Again, a reminder, these are insurance plans being offered as pensions, funded by our 401(k) accounts, at a higher fee. What is the point? It may sound reasonable for seniors who don’t have experiencing managing large sums of money to receive a check each month that covers their bills. But doing so via expensive, opaque insurance instruments attached to retirement funds run by for-profit banks seems like an unnecessary risk to take.
Short Cons
Science - “When neuropsychologist Bernhard Sabel put his new fake-paper detector to work, he was “shocked” by what it found. After screening some 5000 papers, he estimates up to 34% of neuroscience papers published in 2020 were likely made up or plagiarized; in medicine, the figure was 24%.”
Bloomberg - “In less than a year, the couriers flew more than 80 flights, carrying cases full of drug money. The group communicated on a Whatsapp group called Sunshine and Lollipops.”
KFF Health News - “But patients are not necessarily coming to doctors’ offices now because of the science. They are citing things they saw on TikTok, like Chelsea Handler and other celebrities talking about their injections.”

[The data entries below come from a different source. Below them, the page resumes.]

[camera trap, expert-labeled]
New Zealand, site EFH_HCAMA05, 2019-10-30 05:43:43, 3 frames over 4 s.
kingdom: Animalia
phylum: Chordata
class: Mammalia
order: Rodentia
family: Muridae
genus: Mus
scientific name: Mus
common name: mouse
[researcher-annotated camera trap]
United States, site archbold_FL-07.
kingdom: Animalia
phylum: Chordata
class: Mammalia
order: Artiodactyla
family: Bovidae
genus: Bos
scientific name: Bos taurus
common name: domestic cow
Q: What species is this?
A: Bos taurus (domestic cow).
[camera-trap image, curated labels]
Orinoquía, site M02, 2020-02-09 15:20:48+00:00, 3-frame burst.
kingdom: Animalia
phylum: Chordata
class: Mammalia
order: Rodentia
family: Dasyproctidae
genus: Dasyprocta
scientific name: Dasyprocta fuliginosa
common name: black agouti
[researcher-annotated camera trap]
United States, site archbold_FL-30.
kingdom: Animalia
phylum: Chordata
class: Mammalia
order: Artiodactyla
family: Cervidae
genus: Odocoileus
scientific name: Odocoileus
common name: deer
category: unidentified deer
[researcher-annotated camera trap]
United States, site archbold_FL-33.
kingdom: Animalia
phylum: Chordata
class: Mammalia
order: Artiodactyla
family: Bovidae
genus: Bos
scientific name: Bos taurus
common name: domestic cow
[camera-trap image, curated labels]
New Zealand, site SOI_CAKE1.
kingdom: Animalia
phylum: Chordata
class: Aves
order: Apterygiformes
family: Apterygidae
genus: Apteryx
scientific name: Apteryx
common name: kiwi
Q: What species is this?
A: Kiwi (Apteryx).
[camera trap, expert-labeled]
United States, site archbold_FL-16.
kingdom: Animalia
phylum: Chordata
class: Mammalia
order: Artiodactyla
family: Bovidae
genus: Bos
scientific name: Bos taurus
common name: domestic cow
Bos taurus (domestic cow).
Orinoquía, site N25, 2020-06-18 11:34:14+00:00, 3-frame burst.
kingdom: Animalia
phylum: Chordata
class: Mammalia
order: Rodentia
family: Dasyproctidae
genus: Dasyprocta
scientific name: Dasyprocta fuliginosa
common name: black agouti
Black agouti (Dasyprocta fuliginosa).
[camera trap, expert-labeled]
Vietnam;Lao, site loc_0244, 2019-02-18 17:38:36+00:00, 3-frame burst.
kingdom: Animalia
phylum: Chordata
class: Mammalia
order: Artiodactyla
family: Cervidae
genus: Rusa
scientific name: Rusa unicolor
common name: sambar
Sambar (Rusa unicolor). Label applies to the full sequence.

Rolling Stone - “As we approach the 20th anniversary of one of the most unjust and calamitous wars the U.S. ever waged, #Mattisisms read like a way for Americans to save face amid self-inflicted disasters that revealed their weakness.”
ProPublica - “To call the FCC’s environmental approach hands-off would be an understatement. The agency operates on the honor system, delegating much of its responsibility to the industries that it regulates.”
FT - “Given the intense scrutiny that Prigozhin has faced in recent years, there has been surprisingly little attention on his immediate family. Up until days before the Ukraine invasion, Prigozhin’s own children were able to move freely across the EU, enjoying a life of international luxury even though their father and his companies had been under western sanctions since 2016.”
NPR - “We couldn't find a single case of a police officer who reported being poisoned by fentanyl or overdosing after encountering the street drug that was confirmed by toxicology reports.”
WSJ - “Prompts to leave 20% at self-checkout machines at airports, stadiums, cookie shops and cafes across the country are rankling consumers already inundated by the proliferation of tip screens. Business owners say the automated cues can significantly increase gratuities and boost staff pay. But the unmanned prompts are leading more customers to question what, exactly, the tips are for.”